This court determined, however, that the ADA was clearly limited only to physical places like the grocery store. Looking to the plain meaning of the statute and various regulations issued under it, the court found persuasive that, of the numerous examples listed as to what is covered by the ADA, all are physical places, without a single mention of websites.
The court also explicitly declined to adopt the “nexus” test other courts have used to find a sufficient connection between a physical store and its website to require ADA compliance. The court further distinguished other cases, like the Domino’s Pizza case from the Ninth Circuit (a case this column reported in 2019), in noting that Winn-Dixie’s website could not be used as a “point of sale” location. Unlike the Domino’s Pizza website, where customers could order, pay for, and request pizza delivery, every Winn-Dixie customer had to physically go to the grocery store to pick up prescriptions and purchase goods for which coupons were applicable.

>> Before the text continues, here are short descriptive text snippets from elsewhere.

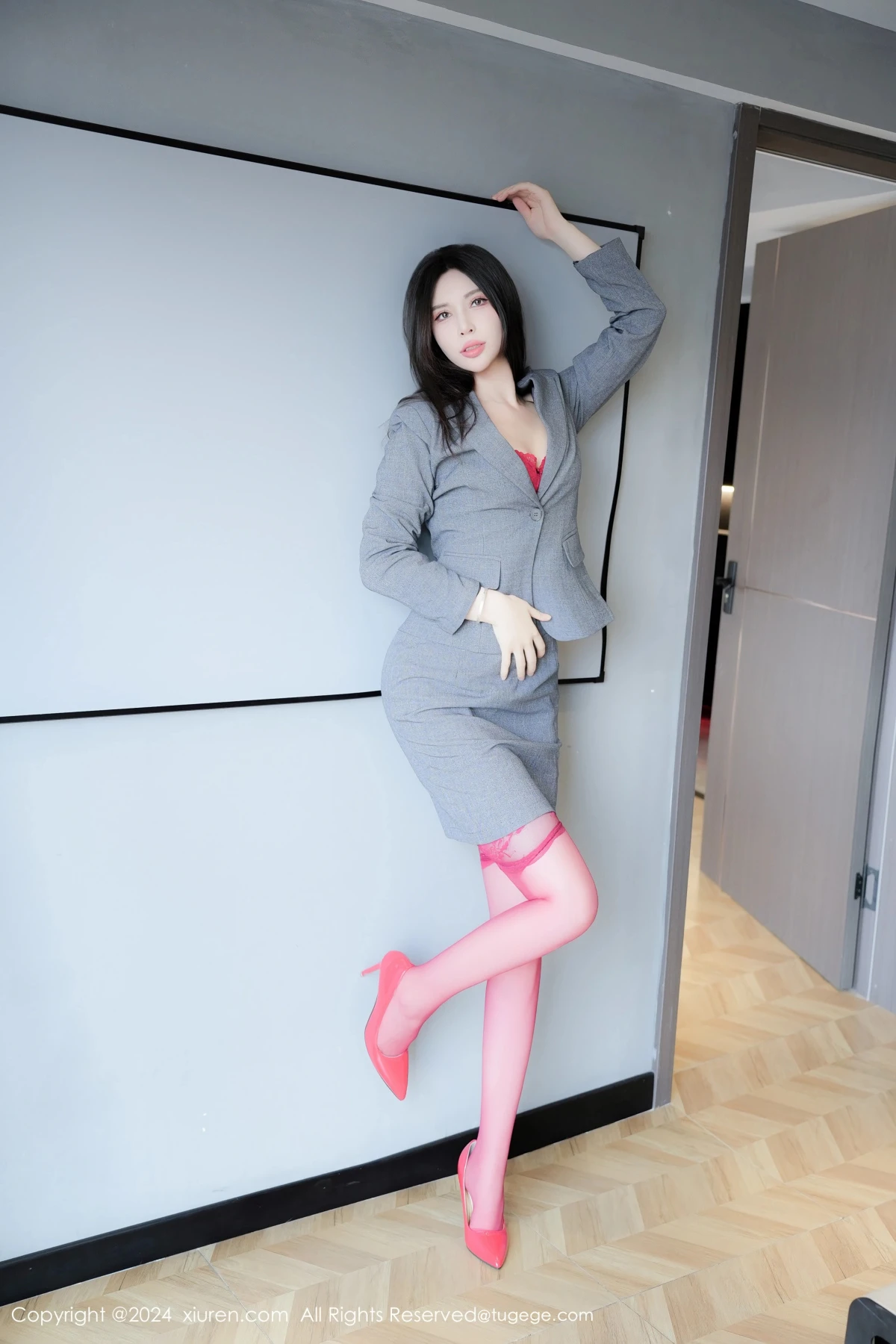 [秀人网] 2024.08.05 No.8967 曼柔、秀人旗下#[80P]-007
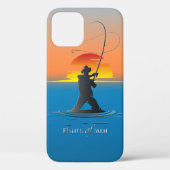 Visser van Mannen | Case-Mate iPhone Case (Achterkant)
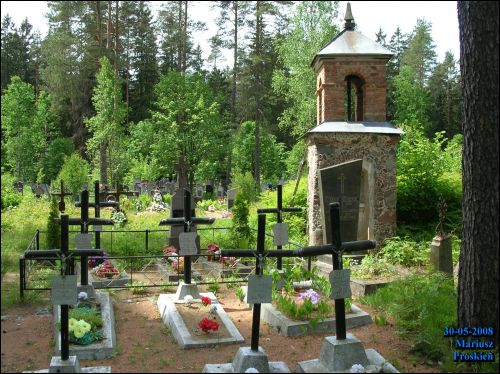 Łyntupy. cemetery Old Catholic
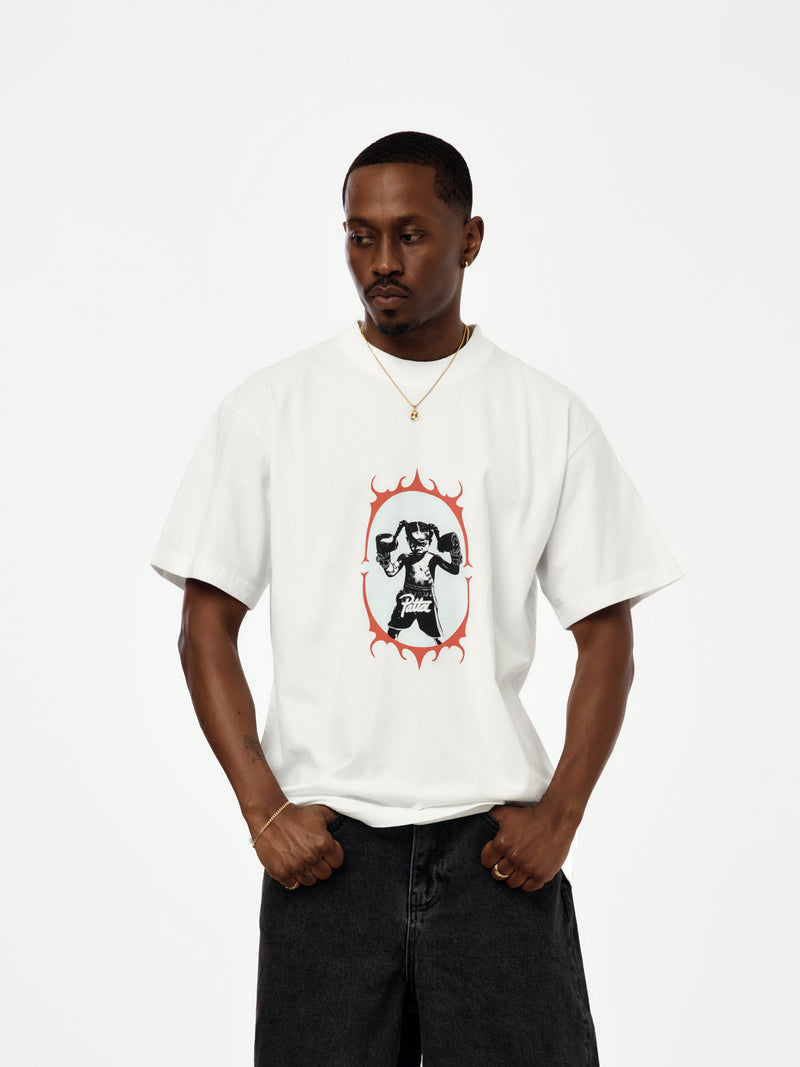 Patta Boxing T-Shirt (White)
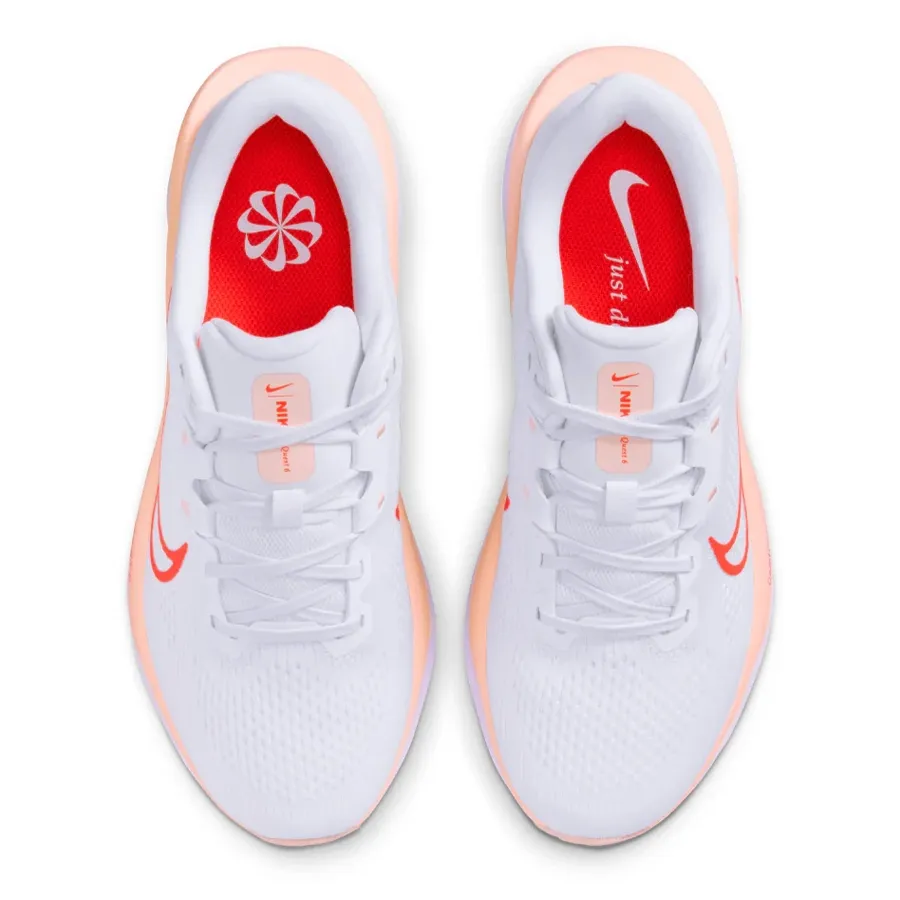 Imagen 3 de 5 de Zapatillas Nike Quest 6-BLANCO/ROJO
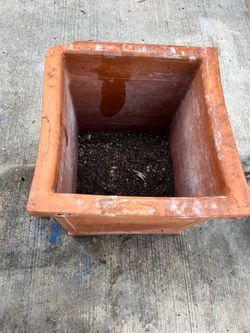 Large 17 inch deep Planter Pot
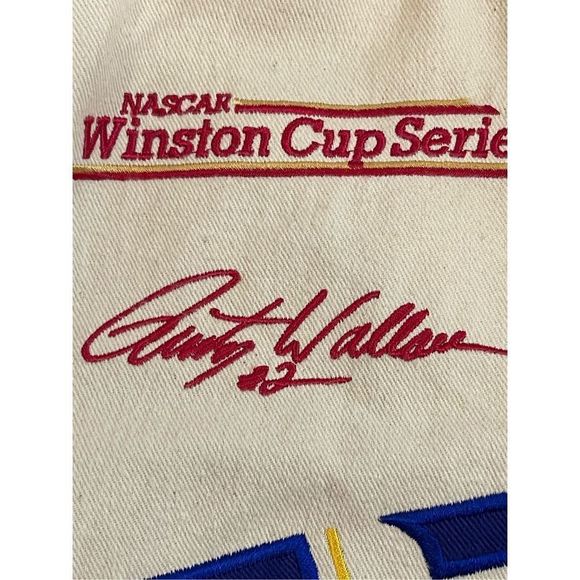 Miller Lite Vintage Rusty Wallace coat by Jeff Hamilton XL - Picture 7 of 10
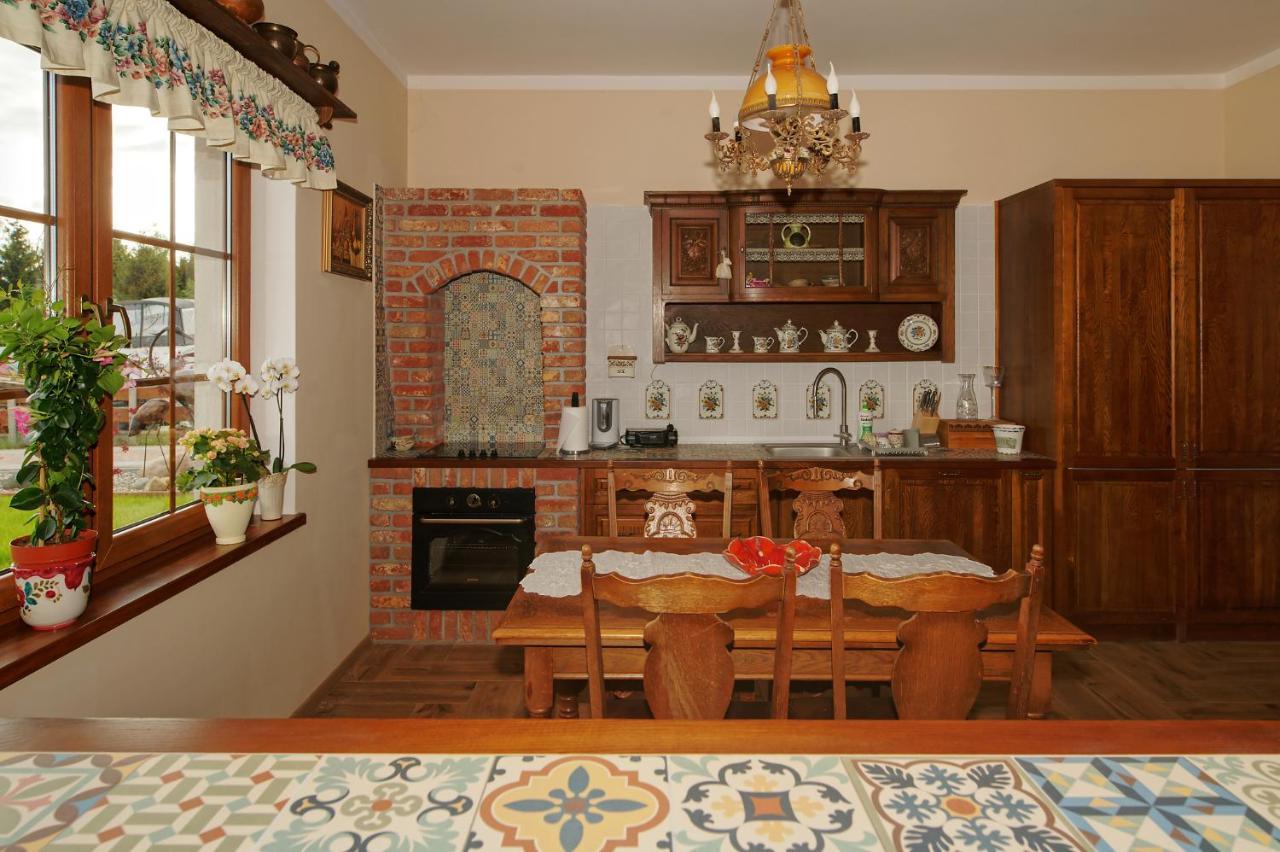 Bed and Breakfast Czapla Stare Sady Міколайкі Екстер'єр фото
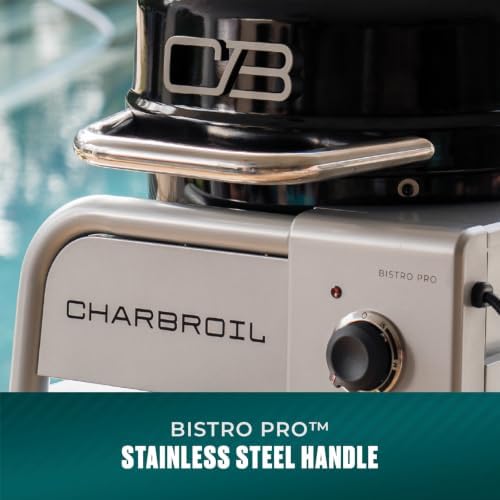 Charbroil Bistro Pro | Portable Electric Grill | Portable Grill | Black - Image 7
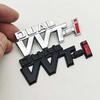 3D Metall Autoaufkleber Logo DUAL VVT-i Emblem Heckklappe Kotflügel Abzeichen Aufkleber Für TOYOTA Dual VVT-i Camry COROLLA YARiS Rav4 PRIUS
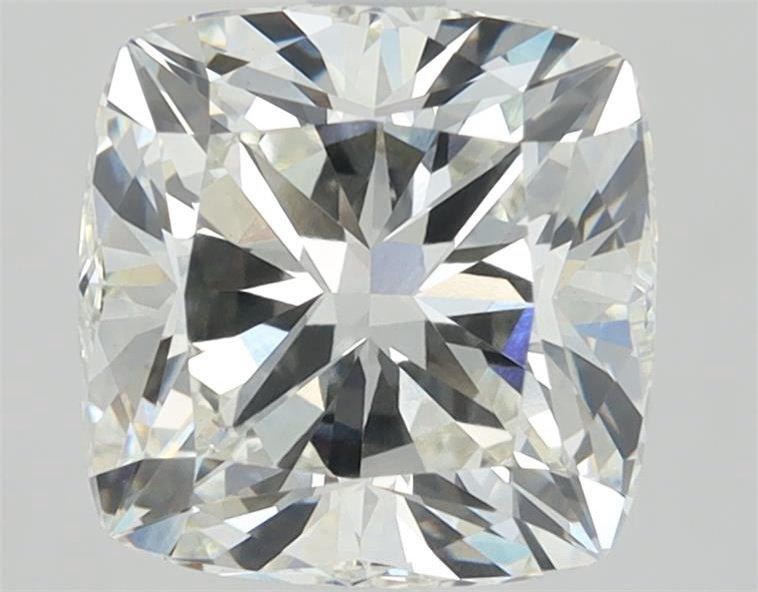 2.58ct I VS1 Rare Carat Ideal Cut Cushion Lab Grown Diamond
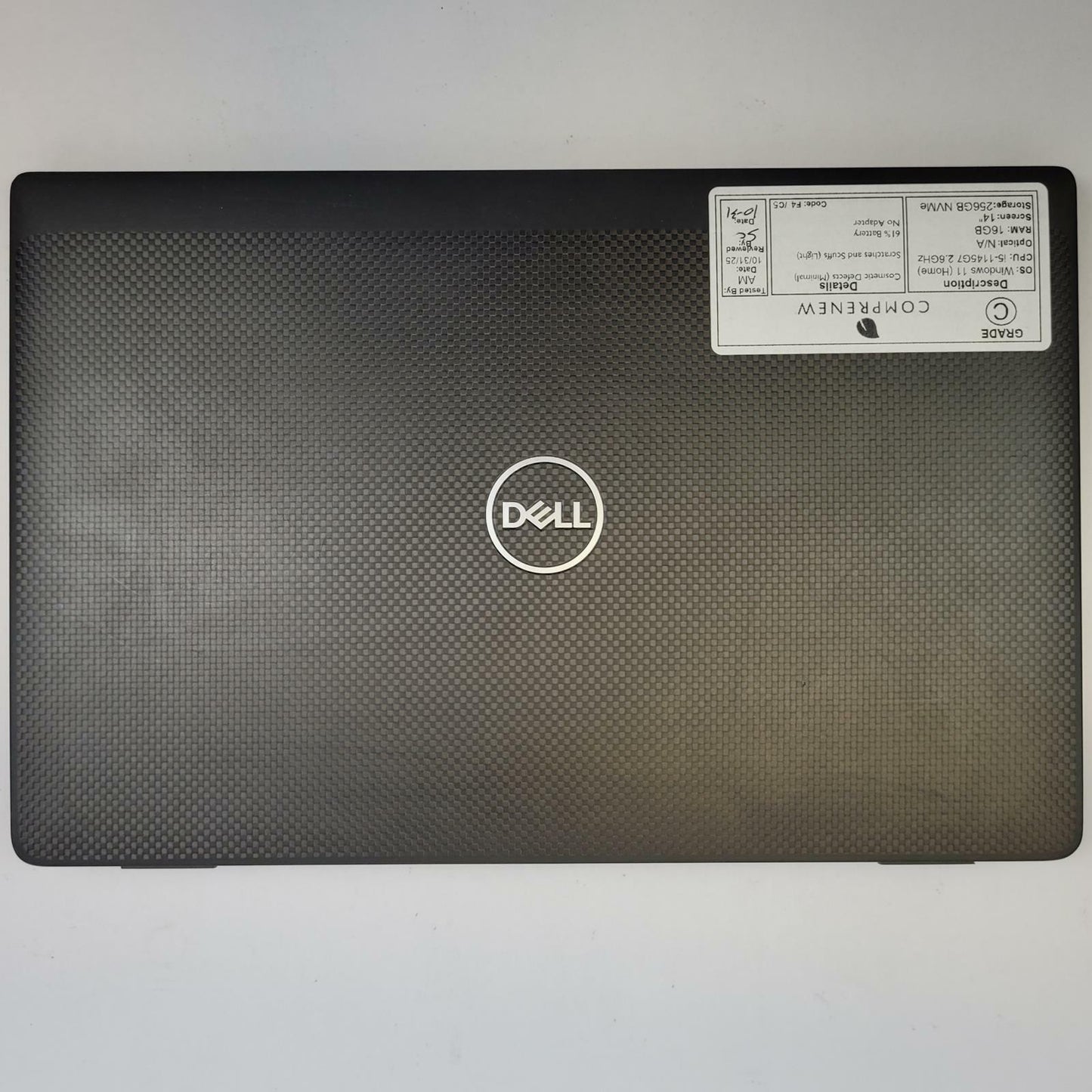 DELL LATITUDE 7420 Win 11 I5-1145G7 16GB RAM 256GB NVME | Grade C | 10874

The court reversed the district court’s decision in favor of the plaintiff. With increasingly contradictory decisions around the country, the U.S. Supreme Court might eventually weigh in on the controversy.
Suburban resident used Municipal Code to obtain injunction against neighboring nuisance
In Frederick v. Gaca, 2020 IL App (3d) 20054, the plaintiff lived near a neighbor who was renting a single-family home to six individuals and charging fees to allow as many as 26 cars and trucks to park for extended periods on the property. The City of Naperville zoning ordinances applicable to the residential property prohibited using it as a boarding house and operating a vehicle parking and storage facility. The plaintiff sued the defendant on multiple theories, including violating the local zoning ordinance, and requested a permanent injunction against those illegal uses.
Under the Illinois Municipal Code, an owner or tenant of real property located within 1200 feet of a structure or building in violation of local zoning ordinance may file an action to correct the violation when the plaintiff’s “property or person will be substantially affected by the alleged violation.” Relief will be afforded when “municipal officials are slow or reluctant to act, or where their actions do not protect the landowners’ interests.”
The city’s zoning ordinance defined a boarding house as a building in which individuals live in separate spaces under individual rental agreements with varying lease terms. In this case, the plaintiff presented overwhelming evidence, including admissions by the defendant and affidavits from tenants, that the house was being used in violation of the ordinance. Similarly, adequate evidence that between 15 and 26 cars and trucks were parked on the property for months was supported by testimony and photographs from an online car dealer and several truck owners who rented space from the defendant.
The court explained that the plaintiff would be entitled to a permanent injunction if (1) he had a clear and ascertainable right in need of protection; (2) he would suffer irreparable harm if the injunction did not issue; and (3) no adequate remedy at law existed. In this case, the court held that the plaintiff had a statutory right under the Municipal Code to bring the action to protect his property. Second, the defendant effectively admitted that he would continue to use the property in violation of the zoning ordinance if he was not enjoined from doing so. Finally, the Municipal Code allowed only injunctive relief. It did not provide for any monetary relief.
The appellate court affirmed the lower court’s grant of a permanent injunction against the defendant. It would have been interesting if the court had discussed whether or how the city engaged in “slow action” or reluctance to prosecute the zoning code violations. Unfortunately the court did not mention it.